#### Verifique sua compreensão
**1)** Indique se cada afirmação a seguir está de acordo com a crítica de Mad Max: Estrada da Fúria. Responda com sim ou não e cite literalmente as palavras da crítica que decidem a questão.
(a) O filme deixa de lado os fãs da trilogia anterior.
(b) Nos primeiros momentos do filme, Max é capturado.
(c) As sequências agressivas do filme trazem grande profusão de sangue.
**2)** Com base na crítica de Mad Max: Estrada da Fúria, explique em até três frases por que a abordagem do filme lembra a de um road movie.
**3)** Redija a continuação da crítica de Mad Max: Estrada da Fúria a partir da última frase apresentada.

#### Texto fornecido
++++
Crítica | Mad Max: Estrada da Fúria
Tomando como base uma ordem mundial diferenciada, pautada no exacerbo do capitalismo e exibindo uma face ainda mais selvagem dos escritos de Marx e Engels, Mad Max: Estrada da Fúria resgata o cinema de George Miller, refundando a franquia que o fez famoso, renovando-a para uma nova geração de aficionados, mas sem ignorar os fanáticos pela antiga trilogia.
A primeira cena inicia-se com um discurso inflamado de Max Rockatansky (Tom Hardy), lembrando-se de sua condição de cavaleiro solitário, como na outra encarnação de Mel Gibson, intensificada ainda por um trauma que proporciona a si um fantasma, seu tormento, recaindo sobre sua cabeça como uma cachoeira que lava seus pensamentos, inundando sua mente de culpas. A adrenalina destas sensações ataca-o de modo irônico, deixando-o mais uma vez desatento, a ponto de ser capturado, ficando uma boa parte dos primeiros momentos sem sequer ser citado.
Miller mostra um novo fôlego em sua direção, se distanciando do que fizera na franquia Happy Feet: O Pinguim, apresentando o universo que estreou em 1979 no primeiro capítulo, e fundamentado em 1982 com A Caçada Continua, acrescendo, claro, a estética videoclíptica, não deixando dever nada à direção de realizadores “massavéio”, mas abordando de modo adulto a fita. As cenas de ação têm uma continuidade em estrada impressionante, não devendo em nada tanto aos recentes À Prova de Morte de Quentin Tarantino, quanto a Bullit. As cenas e câmera retrasada têm muito mais significado que os takes adorados por Zack Snyder, remontando a influência de Sam Peckinpah, tanto no ritmo quanto na visceralidade dos momentos violentos do filme.
A abordagem lembra a de um road movie, por apresentar cenas titânicas– e em sequência – sobre quatro ou duas rodas, em terrenos arenosos, relembrando o eco da predação humana em relação ao seu próprio habitat. As conclusões e reflexões estão espalhadas pelos cenários, e servem a uma análise mais profunda por parte do público, que ainda tem uma miscelânea de sequências interessantíssimas, incrivelmente agressivas, mas sem tanta profusão de sangue ou gore.
++++
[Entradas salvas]
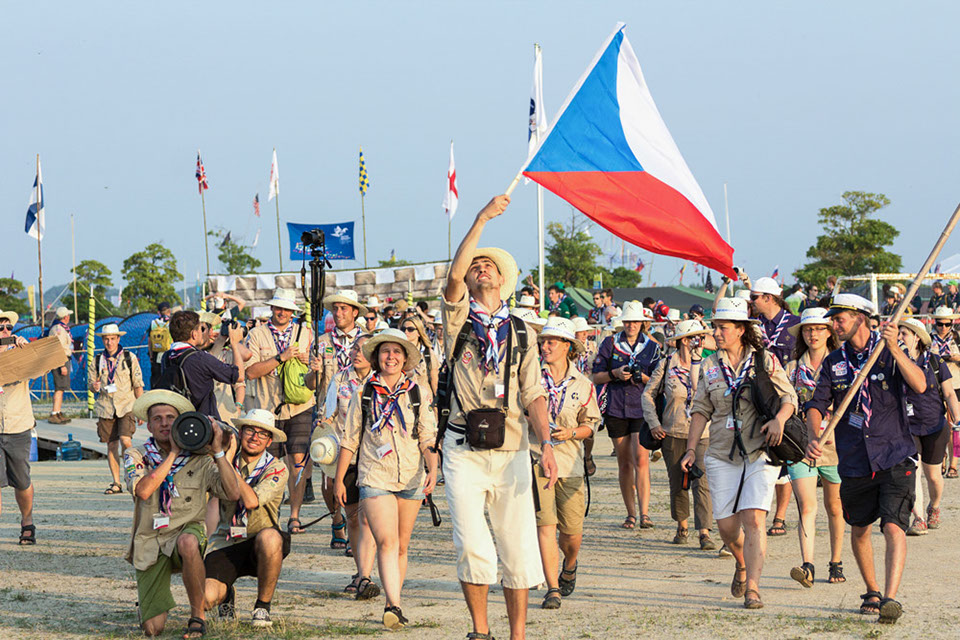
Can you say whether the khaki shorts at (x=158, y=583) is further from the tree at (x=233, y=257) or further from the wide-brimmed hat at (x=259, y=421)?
the tree at (x=233, y=257)

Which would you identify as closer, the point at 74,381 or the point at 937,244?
the point at 937,244

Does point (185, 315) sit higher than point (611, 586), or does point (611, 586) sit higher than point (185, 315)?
point (185, 315)

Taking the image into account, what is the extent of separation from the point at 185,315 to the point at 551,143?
3518 mm

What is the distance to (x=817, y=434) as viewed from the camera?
7.54 meters

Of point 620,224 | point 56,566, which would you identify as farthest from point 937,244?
point 56,566

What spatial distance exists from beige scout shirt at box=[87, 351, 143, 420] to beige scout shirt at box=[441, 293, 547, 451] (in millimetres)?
8932

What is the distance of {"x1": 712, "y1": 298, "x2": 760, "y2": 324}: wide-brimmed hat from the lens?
7.68m

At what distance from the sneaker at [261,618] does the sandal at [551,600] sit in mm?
1835

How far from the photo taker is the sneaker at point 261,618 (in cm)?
698

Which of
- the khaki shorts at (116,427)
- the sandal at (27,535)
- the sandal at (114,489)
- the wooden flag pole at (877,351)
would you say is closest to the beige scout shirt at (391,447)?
the wooden flag pole at (877,351)

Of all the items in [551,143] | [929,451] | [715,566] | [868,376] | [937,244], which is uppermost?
[551,143]

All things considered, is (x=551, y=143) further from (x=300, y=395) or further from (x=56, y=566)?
(x=56, y=566)

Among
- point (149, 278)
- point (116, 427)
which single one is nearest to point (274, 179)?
point (149, 278)

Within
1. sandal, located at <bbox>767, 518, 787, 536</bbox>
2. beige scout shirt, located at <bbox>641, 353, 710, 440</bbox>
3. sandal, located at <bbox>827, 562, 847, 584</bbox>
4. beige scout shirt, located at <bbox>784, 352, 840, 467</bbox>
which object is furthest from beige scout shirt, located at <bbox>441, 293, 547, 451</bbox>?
sandal, located at <bbox>767, 518, 787, 536</bbox>
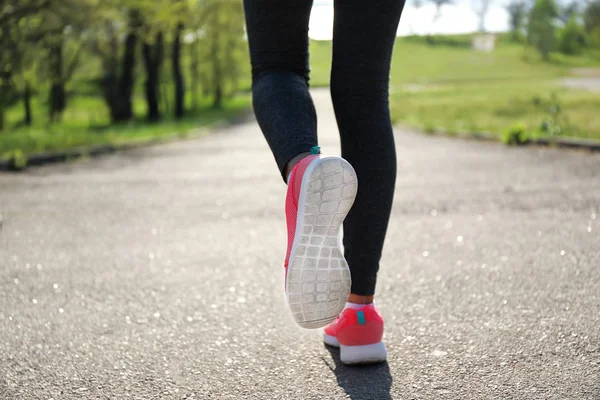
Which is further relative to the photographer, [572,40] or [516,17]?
[516,17]

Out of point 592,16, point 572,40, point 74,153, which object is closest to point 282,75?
point 74,153

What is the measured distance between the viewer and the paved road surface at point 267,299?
1.71 metres

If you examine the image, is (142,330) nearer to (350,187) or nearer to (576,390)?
(350,187)

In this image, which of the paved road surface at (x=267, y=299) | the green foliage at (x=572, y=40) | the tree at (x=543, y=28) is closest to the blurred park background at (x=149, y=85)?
the paved road surface at (x=267, y=299)

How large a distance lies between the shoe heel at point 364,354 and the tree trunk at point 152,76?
1947cm

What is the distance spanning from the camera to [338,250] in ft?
5.25

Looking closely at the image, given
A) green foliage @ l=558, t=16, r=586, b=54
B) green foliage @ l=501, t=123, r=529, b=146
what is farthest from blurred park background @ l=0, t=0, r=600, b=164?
green foliage @ l=558, t=16, r=586, b=54

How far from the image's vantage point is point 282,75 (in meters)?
1.79

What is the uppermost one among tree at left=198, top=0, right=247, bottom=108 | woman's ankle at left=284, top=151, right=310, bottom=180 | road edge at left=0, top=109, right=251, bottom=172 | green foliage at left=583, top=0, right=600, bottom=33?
woman's ankle at left=284, top=151, right=310, bottom=180

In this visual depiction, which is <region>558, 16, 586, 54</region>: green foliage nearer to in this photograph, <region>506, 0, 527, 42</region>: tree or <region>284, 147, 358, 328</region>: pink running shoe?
<region>506, 0, 527, 42</region>: tree

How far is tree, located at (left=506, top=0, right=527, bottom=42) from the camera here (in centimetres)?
10689

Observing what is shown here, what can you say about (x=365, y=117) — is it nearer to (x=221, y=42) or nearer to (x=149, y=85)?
(x=149, y=85)

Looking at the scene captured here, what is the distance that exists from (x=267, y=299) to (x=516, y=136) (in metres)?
6.83

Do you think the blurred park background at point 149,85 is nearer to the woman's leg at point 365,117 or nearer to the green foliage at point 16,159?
the green foliage at point 16,159
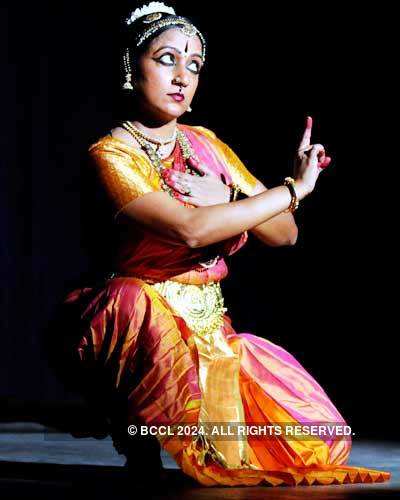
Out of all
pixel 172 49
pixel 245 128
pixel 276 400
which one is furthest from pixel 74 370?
pixel 245 128

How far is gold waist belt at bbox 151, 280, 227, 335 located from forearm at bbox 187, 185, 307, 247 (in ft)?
0.61

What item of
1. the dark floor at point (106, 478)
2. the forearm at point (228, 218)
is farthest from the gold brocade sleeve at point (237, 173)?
the dark floor at point (106, 478)

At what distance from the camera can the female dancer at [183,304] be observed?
256 cm

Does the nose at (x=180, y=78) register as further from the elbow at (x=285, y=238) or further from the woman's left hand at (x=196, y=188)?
the elbow at (x=285, y=238)

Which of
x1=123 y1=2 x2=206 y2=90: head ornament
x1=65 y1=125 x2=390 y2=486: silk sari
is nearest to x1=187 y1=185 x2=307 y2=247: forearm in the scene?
x1=65 y1=125 x2=390 y2=486: silk sari

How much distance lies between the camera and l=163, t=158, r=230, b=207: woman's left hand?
2.73 metres

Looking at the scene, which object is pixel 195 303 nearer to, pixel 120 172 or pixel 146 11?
pixel 120 172

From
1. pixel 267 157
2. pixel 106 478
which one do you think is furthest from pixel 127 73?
pixel 267 157

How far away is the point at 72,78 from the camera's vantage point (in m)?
4.17

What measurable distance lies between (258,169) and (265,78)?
0.34 m

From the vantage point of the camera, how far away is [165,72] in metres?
2.77

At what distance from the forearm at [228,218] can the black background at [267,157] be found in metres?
1.51

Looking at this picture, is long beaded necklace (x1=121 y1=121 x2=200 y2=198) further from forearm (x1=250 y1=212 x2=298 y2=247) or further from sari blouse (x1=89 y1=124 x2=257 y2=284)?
forearm (x1=250 y1=212 x2=298 y2=247)

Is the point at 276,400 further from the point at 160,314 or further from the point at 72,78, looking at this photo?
the point at 72,78
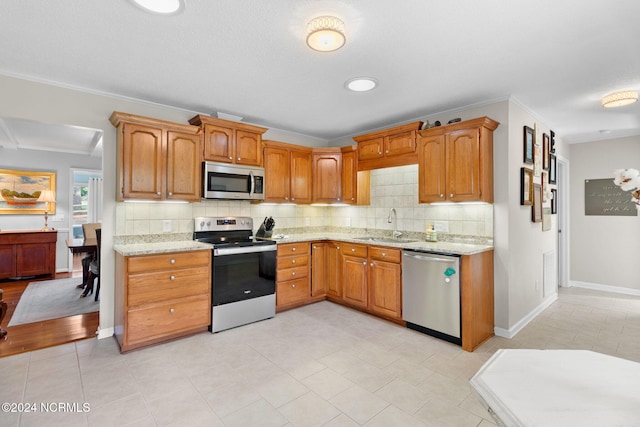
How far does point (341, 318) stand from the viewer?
3.80 metres

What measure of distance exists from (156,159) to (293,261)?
1.99m

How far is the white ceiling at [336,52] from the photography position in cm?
189

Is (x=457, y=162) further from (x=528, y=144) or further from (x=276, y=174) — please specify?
(x=276, y=174)

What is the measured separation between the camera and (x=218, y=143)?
3.66 metres

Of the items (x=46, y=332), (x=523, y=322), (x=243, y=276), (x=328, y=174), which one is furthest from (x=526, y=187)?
(x=46, y=332)

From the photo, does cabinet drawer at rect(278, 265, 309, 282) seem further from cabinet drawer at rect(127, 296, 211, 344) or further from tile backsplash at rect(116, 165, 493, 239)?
cabinet drawer at rect(127, 296, 211, 344)

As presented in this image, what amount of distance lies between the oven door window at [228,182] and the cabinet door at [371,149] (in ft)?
5.22

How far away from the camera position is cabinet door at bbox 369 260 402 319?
3.53 metres

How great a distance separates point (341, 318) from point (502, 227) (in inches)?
81.6

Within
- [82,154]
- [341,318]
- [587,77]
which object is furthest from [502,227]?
[82,154]

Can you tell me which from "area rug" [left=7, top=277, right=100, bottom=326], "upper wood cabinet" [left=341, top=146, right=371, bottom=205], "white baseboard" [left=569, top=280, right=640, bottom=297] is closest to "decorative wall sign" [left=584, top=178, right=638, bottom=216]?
"white baseboard" [left=569, top=280, right=640, bottom=297]

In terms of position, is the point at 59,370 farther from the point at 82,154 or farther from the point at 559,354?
the point at 82,154

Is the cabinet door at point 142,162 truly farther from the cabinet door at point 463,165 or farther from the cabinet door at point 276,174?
the cabinet door at point 463,165

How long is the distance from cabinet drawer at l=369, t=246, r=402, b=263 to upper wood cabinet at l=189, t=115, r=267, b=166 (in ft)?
++++
#### Resultados das tarefas
**1)**
(a) Não: "mas sem ignorar os fanáticos pela antiga trilogia".
(b) Sim: "a ponto de ser capturado".
(c) Não: "mas sem tanta profusão de sangue ou gore".

**2)** A abordagem lembra a de um road movie porque o filme apresenta cenas titânicas, em sequência, sobre quatro ou duas rodas, em terrenos arenosos. Segundo a crítica, essas cenas relembram o eco da predação humana em relação ao seu próprio habitat.

**3)**
Outro aspecto interessante é a ausência de verborragia, fazendo do roteiro algo sucinto em matéria de falas. Estrada da Fúria é um filme essencialmente visual, seja pelas planícies belas, pelas falésias ou pelo visual grotesco dos antagonistas. O fetiche, tanto das personagens belas, como das parideiras que sofrem a ação de um déspota tirânico trazendo o sex appeal para uma figura grávida, contrasta com a beleza quase infinita de Charlize Theron, que mesmo masculinizada em sua Imperator Furiosa, consegue arrancar um misto de força e sensualidade, concentrando em si quase todo o conteúdo homoafetivo de todos os episódios da cinessérie, sem ter nada de caricatural. A riqueza dos personagens periféricos consegue compensar – mais uma vez – o fato de Max ser um coadjuvante de luxo, na fita.
A trajetória de Rockatansky é mais uma vez de subida, passando da eterna solidão para a solidariedade capaz de gerar nele um complexo suicida. Max prossegue um pária, possivelmente por ainda não ter superado a perda dos seus no filme setentista, algo agravado, é claro, pelos espectros que o perseguem. O deslocamento dele é notado a todo momento, mesmo quando encontra sobreviventes, pessoas que estariam próximas de sua condição singular, inclusive quando os aventureiros retornam ao lugar onde foram oprimidos.
A solução final abarca uma mensagem de compartilhamento, que, em análises mais conservadoras, pode ser associada à mensagem de Jesus, que exigia a divisão de riquezas dos que pediam para segui-lo, assim como também abraça uma prática mais socialista, acenando até para alegorias ao texto de Gene Rondenberry na franquia Star Trek. Miller apresenta um blockbuster maduro, inteligente, cuja trilha sonora e edição de som são absurdas e acrescentam demais à trama, ajudando a construir a atmosfera de pavor e enigma. Estrada da Fúria possivelmente abrirá uma sangria com novos rumos para a franquia, apresentando um mundo rico, cujas aventuras e desventuras têm tudo para captar a atenção de espectadores pelo mundo inteiro, e com um protagonista que não deixa nada a desejar à abordagem que Gibson havia inaugurado.